Exercise ->
The records below need to be restated word for word.

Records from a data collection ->
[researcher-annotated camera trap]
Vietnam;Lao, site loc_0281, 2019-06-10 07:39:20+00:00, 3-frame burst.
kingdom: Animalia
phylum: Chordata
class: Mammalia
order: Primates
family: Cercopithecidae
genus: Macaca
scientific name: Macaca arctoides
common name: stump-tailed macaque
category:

Response box ->
[researcher-annotated camera trap]
Vietnam;Lao, site loc_0281, 2019-06-10 07:39:20+00:00, 3-frame burst.
kingdom: Animalia
phylum: Chordata
class: Mammalia
order: Primates
family: Cercopithecidae
genus: Macaca
scientific name: Macaca arctoides
common name: stump-tailed macaque
category:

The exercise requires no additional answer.